▶ Vorliegender Text:

....

Welche Bedingungen machen ein Ereignis möglich? Ereignisse entspringen dem Chaos, einer chaotischen Multiplizität, jedoch einzig unter der Bedingung, dass eine Art Sieb dazwischenliegt. (Gilles Deleuze)
No night No day – kommissioniert von Thyssen-Bornemisza Art Contemorary – ist als abstrakte Oper konzipiert und kommt an nur drei Abenden im Teatro Goldoni zur Aufführung. In offenkundiger Abkehr audiovisueller Unteilbarkeit liegt der neuen Kollaboration von Cerith Wyn Evans und Florian Hecker gerade der Gedanke einer Neukombinierung akustischer und projizierter Signale zugrunde. Als Gemeinschaftsarbeit besteht sie aus einem Filmscreening und der Diffusion einer pluriphonen akustischen Installation, ist dabei aber „gleichermaßen Disput und Dialog, entzieht sich Komplementarität wie nahtloser Verflechtung, sondern etabliert stattdessen eine komplexe Interferenzstruktur, innerhalb derer jedes Element azyklisch die Oberhand gewinnt, wodurch markante Spitzen, Spannungspunkte, Wellen, Gezeiten, Annäherungen und Rückzüge entstehen“ (Hecker). Durch diese polymorphe Struktur wird die zentrale Perspektive der Opernbühne gesprengt und, über eine Dauer von vierzig Minuten, das gesamte Teatro Goldoni vereinnahmt. Die kompositorischen Elemente umfassen: einen Film und ein elektroakustisches Soundpiece, das über ein 24-Kanal-Lautsprechersystem räumlich verteilt wird; eine Projektionsfläche, auf dem die klanglichen und visuellen Projektionen wie skulpturale Elemente desselben Stücks behandelt werden. Dennoch werden Wyn Evans und Hecker, in der Tradition performativer Produktionen, die möglichen gegenwärtigen und vergangenen (Vor-)Bilder des Mediums visualisieren, testen und erweitern, indem sie radikale Innovationen in Musik, Tanz, Kunst und Akustik der letzten fünfzig Jahre neu verhandeln.

....

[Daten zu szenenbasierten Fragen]
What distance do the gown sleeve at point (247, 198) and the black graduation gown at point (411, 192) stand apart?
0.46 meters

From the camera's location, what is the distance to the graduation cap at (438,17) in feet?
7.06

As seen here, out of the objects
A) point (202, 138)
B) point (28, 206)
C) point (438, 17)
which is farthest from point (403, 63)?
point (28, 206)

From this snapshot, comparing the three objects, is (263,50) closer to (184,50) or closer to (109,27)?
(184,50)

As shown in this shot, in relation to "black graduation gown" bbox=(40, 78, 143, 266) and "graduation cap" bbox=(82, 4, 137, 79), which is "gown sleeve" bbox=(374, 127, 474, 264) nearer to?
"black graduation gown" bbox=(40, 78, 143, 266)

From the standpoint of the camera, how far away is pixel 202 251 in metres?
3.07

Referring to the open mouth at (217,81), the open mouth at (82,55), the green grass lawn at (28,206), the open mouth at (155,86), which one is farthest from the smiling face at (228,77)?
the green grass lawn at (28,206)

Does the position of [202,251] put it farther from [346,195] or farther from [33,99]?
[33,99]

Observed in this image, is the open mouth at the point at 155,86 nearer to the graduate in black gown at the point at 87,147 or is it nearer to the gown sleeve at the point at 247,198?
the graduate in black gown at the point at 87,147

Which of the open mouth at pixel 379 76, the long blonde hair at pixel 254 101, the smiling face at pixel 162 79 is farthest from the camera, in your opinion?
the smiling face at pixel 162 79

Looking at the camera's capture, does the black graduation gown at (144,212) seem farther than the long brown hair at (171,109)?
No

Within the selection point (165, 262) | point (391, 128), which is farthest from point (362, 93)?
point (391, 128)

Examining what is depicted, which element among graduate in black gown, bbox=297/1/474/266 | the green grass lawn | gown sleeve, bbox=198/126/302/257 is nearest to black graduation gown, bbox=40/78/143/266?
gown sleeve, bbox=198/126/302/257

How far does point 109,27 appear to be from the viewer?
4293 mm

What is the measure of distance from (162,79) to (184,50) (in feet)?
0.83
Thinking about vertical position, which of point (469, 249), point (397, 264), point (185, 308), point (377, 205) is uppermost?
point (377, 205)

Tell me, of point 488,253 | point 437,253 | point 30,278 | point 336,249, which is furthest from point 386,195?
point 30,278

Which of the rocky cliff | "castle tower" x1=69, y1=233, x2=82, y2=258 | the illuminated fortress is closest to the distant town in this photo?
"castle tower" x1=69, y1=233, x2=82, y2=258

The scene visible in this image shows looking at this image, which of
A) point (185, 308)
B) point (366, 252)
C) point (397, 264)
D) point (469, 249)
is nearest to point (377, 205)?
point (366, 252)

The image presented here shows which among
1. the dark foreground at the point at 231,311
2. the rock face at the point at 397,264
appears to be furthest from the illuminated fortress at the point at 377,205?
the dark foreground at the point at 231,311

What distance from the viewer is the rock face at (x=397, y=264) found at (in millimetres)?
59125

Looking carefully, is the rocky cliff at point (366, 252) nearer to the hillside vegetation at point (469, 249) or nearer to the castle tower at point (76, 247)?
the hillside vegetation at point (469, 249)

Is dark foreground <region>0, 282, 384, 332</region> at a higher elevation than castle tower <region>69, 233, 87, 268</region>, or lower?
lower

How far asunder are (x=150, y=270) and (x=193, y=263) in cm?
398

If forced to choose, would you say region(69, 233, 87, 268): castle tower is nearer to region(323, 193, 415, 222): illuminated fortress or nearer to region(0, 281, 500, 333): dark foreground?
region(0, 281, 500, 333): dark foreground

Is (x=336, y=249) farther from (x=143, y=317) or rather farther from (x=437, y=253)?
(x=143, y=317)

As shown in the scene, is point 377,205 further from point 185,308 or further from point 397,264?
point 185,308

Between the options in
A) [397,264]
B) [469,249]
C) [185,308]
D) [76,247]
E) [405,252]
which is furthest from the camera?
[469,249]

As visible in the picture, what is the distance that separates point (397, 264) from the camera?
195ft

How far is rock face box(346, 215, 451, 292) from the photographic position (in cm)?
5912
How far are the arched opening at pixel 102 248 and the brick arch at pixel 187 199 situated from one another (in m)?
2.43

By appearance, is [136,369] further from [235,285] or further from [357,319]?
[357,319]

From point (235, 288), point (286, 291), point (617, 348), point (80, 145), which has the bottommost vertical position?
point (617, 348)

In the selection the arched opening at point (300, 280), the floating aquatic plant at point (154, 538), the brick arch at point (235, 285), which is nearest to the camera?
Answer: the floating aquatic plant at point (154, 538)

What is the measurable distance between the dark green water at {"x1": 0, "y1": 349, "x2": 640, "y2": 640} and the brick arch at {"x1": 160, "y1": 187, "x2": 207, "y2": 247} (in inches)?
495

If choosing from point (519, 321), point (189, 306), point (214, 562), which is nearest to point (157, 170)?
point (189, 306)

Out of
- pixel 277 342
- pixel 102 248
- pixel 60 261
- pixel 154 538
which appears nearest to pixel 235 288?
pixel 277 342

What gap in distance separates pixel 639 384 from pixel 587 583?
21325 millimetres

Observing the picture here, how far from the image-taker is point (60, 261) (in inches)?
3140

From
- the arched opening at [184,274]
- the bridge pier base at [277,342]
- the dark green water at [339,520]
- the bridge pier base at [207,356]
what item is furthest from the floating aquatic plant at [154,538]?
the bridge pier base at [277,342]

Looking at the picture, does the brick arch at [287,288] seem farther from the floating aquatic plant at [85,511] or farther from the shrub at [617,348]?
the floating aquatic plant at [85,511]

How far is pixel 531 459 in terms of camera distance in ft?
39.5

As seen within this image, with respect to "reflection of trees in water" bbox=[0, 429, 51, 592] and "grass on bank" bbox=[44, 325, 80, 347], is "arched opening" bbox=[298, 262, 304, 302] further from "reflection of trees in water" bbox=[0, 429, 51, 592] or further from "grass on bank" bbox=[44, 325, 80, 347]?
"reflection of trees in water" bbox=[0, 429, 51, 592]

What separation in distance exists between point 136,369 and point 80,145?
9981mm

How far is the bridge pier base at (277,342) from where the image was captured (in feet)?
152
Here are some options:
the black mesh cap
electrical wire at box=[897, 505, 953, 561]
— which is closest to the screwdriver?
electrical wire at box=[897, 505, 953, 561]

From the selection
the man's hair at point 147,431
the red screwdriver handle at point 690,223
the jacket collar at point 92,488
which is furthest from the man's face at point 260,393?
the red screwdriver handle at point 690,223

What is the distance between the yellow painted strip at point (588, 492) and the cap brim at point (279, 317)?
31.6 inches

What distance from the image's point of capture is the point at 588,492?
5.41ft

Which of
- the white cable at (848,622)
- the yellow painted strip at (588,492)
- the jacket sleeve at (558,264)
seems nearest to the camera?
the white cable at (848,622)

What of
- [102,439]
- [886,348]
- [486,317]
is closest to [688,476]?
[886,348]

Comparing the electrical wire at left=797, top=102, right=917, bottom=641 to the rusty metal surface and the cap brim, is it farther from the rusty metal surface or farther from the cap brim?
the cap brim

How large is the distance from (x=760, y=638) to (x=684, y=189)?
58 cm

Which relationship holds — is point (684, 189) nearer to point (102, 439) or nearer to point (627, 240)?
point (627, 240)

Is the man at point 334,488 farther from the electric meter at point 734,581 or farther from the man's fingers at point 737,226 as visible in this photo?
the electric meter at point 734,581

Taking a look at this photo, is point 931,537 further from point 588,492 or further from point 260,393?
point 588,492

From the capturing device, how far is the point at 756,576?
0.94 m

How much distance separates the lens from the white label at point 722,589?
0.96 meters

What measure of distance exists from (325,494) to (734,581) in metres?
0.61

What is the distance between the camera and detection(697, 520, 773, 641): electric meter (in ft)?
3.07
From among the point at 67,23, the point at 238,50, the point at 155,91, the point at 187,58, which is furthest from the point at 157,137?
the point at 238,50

....

▶ Aufgaben:
**A)** Beantworte anhand des Textes über die Oper No night No day die folgenden Fragen:
(i) An wie vielen Abenden wird das Werk im Teatro Goldoni aufgeführt?
(ii) Wie lange dauert die Aufführung?
(iii) Über welches Lautsprechersystem wird das elektroakustische Soundpiece räumlich verteilt?
**B)** Gib aus dem Text über die Oper No night No day die Passage wörtlich wieder, beginnend bei "Welche Bedingungen machen" und endend bei "dazwischenliegt. (Gilles Deleuze)".
**C)** Führe den Text über die Oper No night No day im Anschluss an seinen letzten Satz fort.

▶ Ergebnisse:
**A)**
(i) An drei Abenden.
(ii) Vierzig Minuten.
(iii) Über ein 24-Kanal-Lautsprechersystem.

**B)**
Welche Bedingungen machen ein Ereignis möglich? Ereignisse entspringen dem Chaos, einer chaotischen Multiplizität, jedoch einzig unter der Bedingung, dass eine Art Sieb dazwischenliegt. (Gilles Deleuze)

**C)**
Das Akzeptieren der dem Raum inhärenten Parameter erlaubt es den Künstlern, die unterschiedlich kodierten visuellen und auditiven Schichten performativer und räumlicher Darstellung, wie sie durch das verwendete Referenzmaterial aufgezeigt werden, auszuloten und experimentell erfahrbar zu machen. Nicht umsonst ist die Arbeit nach dem Film No Night No Day unter der Regie des britischen Filmemachers Peter Gidal benannt, stellt sie doch – einmal mehr – die Frage nach der Abstraktion.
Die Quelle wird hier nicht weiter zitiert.